-------- SEZIONE DEL DOCUMENTO --------

Pirfenidone è un farmaco orale approvato per il trattamento della fibrosi polmonare idiopatica e disponibile in oltre 40 Paesi in tutto il mondo. Sebbene il meccanismo d’azione di pirfenidone non sia stato ancora pienamente compreso, si ritiene che il farmaco interferisca con la produzione del fattore di crescita trasformante (TGF) beta, una piccola proteina presente nell’organismo coinvolta nelle modalità di proliferazione cellulare e cicatrizzazione (fibrosi), e del fattore di necrosi tumorale (TNF) alfa, un’altra piccola proteina implicata nell’infiammazione. Pirfenidone ha ottenuto la designazione di farmaco orfano ed è stato approvato in Europa nel 2011 per l’uso in pazienti adulti con IPF da lieve a moderata, e negli Stati Uniti ad ottobre 2014 in pazienti affetti da IPF.

Nella prima analisi post hoc sui risultati aggregati degli studi di Fase III, pirfenidone, rispetto al placebo, si è associato a una riduzione del rischio di mortalità per ogni causa pari al 72% a un anno nei pazienti con compromissione più avanzata della funzionalità polmonare (4 decessi contro 12; hazard ratio [HR] 0,28; intervallo di confidenza [IC] al 95% 0,09, 0,86; P = 0,018). Sempre a un anno, pirfenidone, rispetto al placebo, ha inoltre prodotto una riduzione relativa del 56% della percentuale di pazienti andati incontro a decesso oppure ad un peggioramento assoluto della capacità vitale forzata (CVF) ≥ 10%.

Nella seconda analisi post hoc sui risultati aggregati degli studi di Fase III, il trattamento con pirfenidone si è associato a una minore progressione della dispnea nei pazienti con compromissione moderata della funzionalità polmonare valutata mediante lo strumento University of California, San Diego Shortness of Breath Questionnaire (UCSD-SOBQ). Nei pazienti con funzionalità polmonare meno conservata (stadio GAP [Gender-Age-Physiology] II/III), il punteggio UCSD-SOBQ mediano si è attestato a 9,2 e a 13,0 rispettivamente nei soggetti trattati con pirfenidone e in quelli trattati con placebo (differenza mediana pari a −3,67; IC al 95% −6,50, −1,00; p = 0,009). Inoltre, una percentuale inferiore di pazienti trattati con pirfenidone ha manifestato incrementi più pronunciati dei punteggi UCSD-SOBQ a un anno.

La terza analisi post hoc sui risultati aggregati degli studi di Fase III ha riguardato l’effetto esercitato da pirfenidone sulla progressione della malattia nell’arco di un anno, avvalendosi di una nuova definizione di PFS comprendente i ricoveri ospedalieri per cause respiratorie. La nuova definizione ha determinato un hazard ratio della sopravvivenza libera da progressione pari a 0,49 (IC al 95% 0,38, 0,64; p < 0,0001) a favore di pirfenidone rispetto al placebo. I dati pubblicati di recente nell’American Journal of Respiratory and Critical Care Medicine (AJRCCM) hanno inoltre evidenziato retrospettivamente che pirfenidone ha ridotto il rischio di ricoveri ospedalieri per cause respiratorie rispetto al placebo (7% contro 12%; HR 0,52; IC al 95% 0,36, 0,77; valore di p = 0,001). Tra i pazienti ricoverati per qualsiasi ragione, pirfenidone si è associato a un minor rischio di decesso a seguito del ricovero ospedaliero.

--------

* **CONSEGNA**
Ritrascrivi fedelmente il brano del testo sul pirfenidone da "Pirfenidone è un" a "affetti da IPF.". Le voci non hanno alcun ruolo in questo lavoro.

-------- VOCI DEL DATASET --------

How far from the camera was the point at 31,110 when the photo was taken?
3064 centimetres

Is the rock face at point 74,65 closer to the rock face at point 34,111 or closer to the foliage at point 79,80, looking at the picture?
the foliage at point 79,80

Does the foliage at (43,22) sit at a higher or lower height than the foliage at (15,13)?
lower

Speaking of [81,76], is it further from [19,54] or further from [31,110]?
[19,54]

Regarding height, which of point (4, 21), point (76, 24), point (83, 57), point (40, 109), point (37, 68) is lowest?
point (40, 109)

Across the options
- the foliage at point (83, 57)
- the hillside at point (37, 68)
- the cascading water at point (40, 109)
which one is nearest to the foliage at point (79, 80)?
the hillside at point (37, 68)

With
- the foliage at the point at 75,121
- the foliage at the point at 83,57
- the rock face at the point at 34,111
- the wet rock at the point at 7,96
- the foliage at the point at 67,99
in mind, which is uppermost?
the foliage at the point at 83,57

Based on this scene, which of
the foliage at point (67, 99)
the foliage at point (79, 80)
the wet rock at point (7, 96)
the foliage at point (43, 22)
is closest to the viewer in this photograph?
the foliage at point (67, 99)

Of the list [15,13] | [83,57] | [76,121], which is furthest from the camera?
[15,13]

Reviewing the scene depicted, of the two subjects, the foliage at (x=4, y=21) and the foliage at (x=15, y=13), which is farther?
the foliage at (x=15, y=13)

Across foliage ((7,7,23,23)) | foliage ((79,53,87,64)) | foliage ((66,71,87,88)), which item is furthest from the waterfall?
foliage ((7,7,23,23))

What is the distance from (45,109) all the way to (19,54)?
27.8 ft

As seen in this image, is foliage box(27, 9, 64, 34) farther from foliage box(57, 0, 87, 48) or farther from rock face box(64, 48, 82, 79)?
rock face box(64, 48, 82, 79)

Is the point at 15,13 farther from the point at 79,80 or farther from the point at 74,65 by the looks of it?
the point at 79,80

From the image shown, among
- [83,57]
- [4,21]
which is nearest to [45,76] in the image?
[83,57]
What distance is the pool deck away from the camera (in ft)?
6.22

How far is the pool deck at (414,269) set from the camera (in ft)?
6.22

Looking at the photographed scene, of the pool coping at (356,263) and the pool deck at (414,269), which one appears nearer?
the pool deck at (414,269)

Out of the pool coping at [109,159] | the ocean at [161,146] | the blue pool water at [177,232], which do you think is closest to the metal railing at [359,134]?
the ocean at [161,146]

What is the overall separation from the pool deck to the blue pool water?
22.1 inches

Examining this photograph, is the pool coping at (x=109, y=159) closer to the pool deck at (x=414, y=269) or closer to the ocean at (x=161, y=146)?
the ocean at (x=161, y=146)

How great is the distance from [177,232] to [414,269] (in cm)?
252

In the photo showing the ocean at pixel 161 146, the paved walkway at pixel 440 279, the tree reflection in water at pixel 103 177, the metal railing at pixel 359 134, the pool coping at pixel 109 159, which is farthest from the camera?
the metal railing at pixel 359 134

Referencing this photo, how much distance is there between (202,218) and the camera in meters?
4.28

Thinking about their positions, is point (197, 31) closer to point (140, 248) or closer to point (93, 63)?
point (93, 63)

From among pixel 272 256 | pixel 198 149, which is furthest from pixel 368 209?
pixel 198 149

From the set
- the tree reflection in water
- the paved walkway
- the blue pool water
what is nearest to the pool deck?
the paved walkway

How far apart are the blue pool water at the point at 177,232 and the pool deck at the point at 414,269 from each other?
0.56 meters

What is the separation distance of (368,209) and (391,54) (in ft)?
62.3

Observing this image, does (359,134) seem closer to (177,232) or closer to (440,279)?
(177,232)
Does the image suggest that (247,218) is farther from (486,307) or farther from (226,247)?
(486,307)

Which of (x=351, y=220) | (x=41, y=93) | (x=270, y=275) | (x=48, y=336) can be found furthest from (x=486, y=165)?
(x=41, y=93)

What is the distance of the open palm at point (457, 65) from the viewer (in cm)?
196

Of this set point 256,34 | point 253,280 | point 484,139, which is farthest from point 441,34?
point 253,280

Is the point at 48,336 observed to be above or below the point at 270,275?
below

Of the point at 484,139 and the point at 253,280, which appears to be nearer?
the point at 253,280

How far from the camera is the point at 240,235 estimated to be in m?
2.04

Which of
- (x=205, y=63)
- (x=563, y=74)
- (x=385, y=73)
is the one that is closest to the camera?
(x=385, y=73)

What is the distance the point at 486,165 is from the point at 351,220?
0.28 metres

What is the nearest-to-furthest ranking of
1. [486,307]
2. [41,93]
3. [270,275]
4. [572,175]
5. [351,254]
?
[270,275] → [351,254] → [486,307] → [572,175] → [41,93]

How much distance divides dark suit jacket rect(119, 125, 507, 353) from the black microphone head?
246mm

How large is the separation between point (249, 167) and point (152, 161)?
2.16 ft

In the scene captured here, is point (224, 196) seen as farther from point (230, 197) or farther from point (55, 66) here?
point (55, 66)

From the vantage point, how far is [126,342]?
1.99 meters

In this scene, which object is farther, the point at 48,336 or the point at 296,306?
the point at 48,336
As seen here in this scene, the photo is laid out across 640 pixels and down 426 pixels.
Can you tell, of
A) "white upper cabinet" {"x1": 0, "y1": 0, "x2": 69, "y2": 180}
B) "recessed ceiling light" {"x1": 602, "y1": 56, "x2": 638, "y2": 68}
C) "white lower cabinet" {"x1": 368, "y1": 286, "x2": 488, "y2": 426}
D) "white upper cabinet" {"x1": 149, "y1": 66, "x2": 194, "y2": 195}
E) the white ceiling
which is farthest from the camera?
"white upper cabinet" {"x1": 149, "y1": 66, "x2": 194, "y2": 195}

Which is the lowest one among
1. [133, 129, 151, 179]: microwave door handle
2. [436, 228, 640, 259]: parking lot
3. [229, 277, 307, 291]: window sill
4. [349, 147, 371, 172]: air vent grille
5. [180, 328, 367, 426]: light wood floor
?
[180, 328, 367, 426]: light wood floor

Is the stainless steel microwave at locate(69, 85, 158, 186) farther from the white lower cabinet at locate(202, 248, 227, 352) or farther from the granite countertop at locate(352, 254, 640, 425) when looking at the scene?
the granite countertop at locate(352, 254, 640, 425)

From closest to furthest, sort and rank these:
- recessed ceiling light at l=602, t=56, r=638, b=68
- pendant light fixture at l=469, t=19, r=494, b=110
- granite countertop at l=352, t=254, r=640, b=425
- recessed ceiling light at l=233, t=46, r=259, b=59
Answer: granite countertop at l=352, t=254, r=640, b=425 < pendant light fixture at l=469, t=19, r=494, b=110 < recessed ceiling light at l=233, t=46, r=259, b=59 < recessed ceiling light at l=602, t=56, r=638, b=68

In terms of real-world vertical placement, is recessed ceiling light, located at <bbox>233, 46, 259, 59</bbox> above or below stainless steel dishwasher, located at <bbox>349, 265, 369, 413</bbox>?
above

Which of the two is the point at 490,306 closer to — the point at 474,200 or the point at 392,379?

--------
-------- VOCI DEL DATASET --------

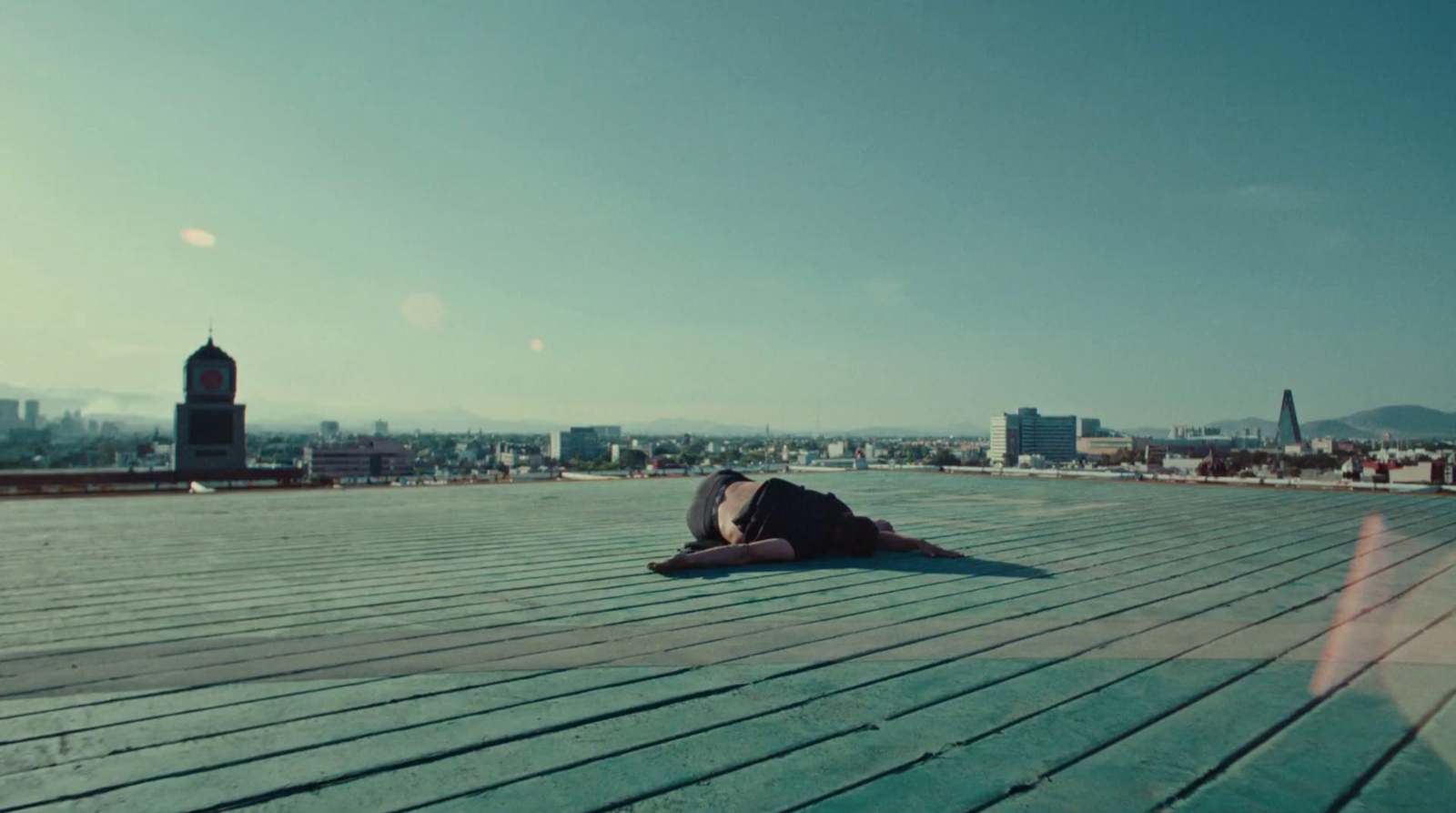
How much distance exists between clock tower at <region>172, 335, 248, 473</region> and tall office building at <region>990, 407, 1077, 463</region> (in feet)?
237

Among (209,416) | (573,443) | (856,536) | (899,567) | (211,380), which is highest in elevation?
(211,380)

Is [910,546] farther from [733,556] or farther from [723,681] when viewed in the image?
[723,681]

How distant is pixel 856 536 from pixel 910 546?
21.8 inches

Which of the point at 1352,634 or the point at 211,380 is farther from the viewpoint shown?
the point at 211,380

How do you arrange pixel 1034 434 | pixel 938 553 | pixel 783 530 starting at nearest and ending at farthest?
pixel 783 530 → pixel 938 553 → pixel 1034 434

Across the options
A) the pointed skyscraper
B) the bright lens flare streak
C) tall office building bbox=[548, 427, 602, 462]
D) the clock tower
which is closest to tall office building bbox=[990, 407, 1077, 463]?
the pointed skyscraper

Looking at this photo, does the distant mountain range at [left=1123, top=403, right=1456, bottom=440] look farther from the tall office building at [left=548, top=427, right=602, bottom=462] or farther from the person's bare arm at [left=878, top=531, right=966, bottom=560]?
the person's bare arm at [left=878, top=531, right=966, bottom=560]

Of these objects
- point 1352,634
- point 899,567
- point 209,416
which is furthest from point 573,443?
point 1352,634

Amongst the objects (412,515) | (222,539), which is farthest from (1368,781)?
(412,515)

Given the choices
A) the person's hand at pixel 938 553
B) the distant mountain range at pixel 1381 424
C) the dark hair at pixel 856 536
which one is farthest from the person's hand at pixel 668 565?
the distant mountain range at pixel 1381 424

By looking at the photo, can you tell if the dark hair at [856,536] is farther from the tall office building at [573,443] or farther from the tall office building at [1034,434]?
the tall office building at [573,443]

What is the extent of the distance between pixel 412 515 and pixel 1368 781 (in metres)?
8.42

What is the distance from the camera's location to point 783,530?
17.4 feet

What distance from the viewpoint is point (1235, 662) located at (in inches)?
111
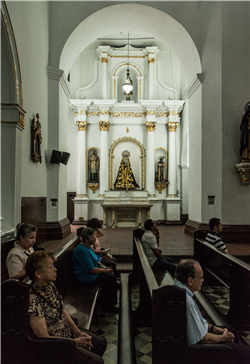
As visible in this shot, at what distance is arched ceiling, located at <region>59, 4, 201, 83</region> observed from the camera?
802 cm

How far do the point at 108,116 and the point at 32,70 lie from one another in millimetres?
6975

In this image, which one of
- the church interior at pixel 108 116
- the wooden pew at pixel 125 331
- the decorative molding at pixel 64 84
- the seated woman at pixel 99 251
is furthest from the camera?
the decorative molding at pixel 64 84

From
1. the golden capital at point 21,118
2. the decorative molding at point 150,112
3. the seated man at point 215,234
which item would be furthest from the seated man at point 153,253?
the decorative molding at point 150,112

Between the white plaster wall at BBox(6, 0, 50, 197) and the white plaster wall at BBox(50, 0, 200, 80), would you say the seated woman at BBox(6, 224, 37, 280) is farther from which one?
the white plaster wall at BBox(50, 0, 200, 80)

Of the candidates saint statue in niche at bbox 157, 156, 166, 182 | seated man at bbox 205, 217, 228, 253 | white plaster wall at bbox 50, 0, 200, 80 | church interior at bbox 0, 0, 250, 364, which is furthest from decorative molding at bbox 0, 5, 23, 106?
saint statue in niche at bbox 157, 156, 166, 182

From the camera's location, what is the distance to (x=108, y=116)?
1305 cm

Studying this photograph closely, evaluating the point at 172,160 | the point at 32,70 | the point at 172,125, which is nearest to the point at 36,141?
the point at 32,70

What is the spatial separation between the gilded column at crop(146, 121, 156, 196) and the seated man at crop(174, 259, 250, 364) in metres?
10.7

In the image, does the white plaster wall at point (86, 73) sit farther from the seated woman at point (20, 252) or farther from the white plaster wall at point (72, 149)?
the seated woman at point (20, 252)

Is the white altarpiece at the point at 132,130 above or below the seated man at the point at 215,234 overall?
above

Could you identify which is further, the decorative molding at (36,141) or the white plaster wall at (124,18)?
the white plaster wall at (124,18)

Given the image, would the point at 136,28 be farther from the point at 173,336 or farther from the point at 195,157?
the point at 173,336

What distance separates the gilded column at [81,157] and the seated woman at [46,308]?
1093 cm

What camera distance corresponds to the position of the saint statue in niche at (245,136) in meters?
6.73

--------
-------- VOCI DEL DATASET --------

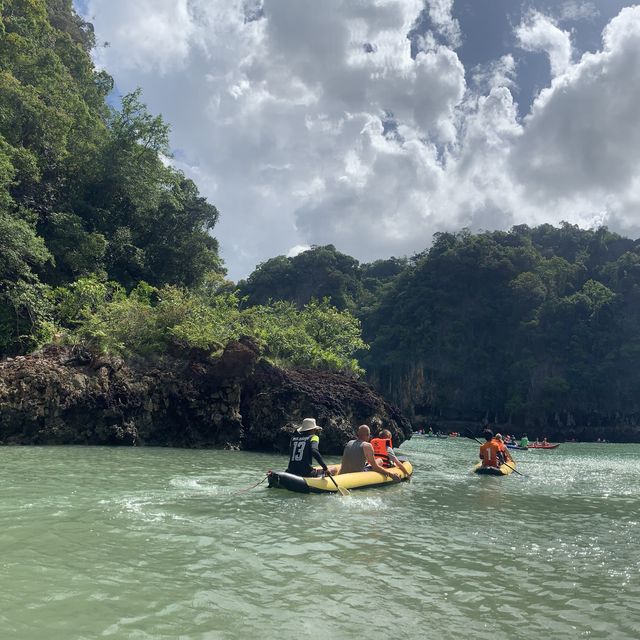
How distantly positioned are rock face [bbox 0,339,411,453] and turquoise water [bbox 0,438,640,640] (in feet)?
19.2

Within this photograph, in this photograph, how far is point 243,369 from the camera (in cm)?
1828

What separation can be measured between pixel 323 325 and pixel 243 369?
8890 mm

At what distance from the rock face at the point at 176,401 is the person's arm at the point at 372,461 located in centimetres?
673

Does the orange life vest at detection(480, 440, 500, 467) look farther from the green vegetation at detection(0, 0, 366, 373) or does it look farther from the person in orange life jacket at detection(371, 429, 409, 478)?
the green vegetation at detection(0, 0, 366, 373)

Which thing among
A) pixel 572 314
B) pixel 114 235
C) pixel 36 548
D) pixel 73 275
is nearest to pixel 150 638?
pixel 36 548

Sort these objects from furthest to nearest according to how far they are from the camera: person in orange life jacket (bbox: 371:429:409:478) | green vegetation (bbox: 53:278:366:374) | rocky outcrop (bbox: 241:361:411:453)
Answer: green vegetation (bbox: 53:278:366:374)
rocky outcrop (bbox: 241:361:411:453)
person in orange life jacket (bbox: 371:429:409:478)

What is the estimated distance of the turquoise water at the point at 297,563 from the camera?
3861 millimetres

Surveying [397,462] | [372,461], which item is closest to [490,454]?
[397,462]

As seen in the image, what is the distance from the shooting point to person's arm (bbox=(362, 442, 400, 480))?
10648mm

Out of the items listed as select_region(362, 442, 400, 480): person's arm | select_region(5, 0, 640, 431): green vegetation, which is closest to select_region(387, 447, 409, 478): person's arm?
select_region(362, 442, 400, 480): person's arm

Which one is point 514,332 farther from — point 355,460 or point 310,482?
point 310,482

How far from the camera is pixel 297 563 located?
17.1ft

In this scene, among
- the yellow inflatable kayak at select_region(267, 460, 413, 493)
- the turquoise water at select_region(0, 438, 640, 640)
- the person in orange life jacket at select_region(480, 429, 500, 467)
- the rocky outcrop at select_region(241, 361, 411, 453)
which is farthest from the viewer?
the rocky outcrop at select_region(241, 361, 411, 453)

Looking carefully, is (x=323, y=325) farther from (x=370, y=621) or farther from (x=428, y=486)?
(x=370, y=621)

--------

* **SVOLGIMENTO**
Pirfenidone è un farmaco orale approvato per il trattamento della fibrosi polmonare idiopatica e disponibile in oltre 40 Paesi in tutto il mondo. Sebbene il meccanismo d’azione di pirfenidone non sia stato ancora pienamente compreso, si ritiene che il farmaco interferisca con la produzione del fattore di crescita trasformante (TGF) beta, una piccola proteina presente nell’organismo coinvolta nelle modalità di proliferazione cellulare e cicatrizzazione (fibrosi), e del fattore di necrosi tumorale (TNF) alfa, un’altra piccola proteina implicata nell’infiammazione. Pirfenidone ha ottenuto la designazione di farmaco orfano ed è stato approvato in Europa nel 2011 per l’uso in pazienti adulti con IPF da lieve a moderata, e negli Stati Uniti ad ottobre 2014 in pazienti affetti da IPF.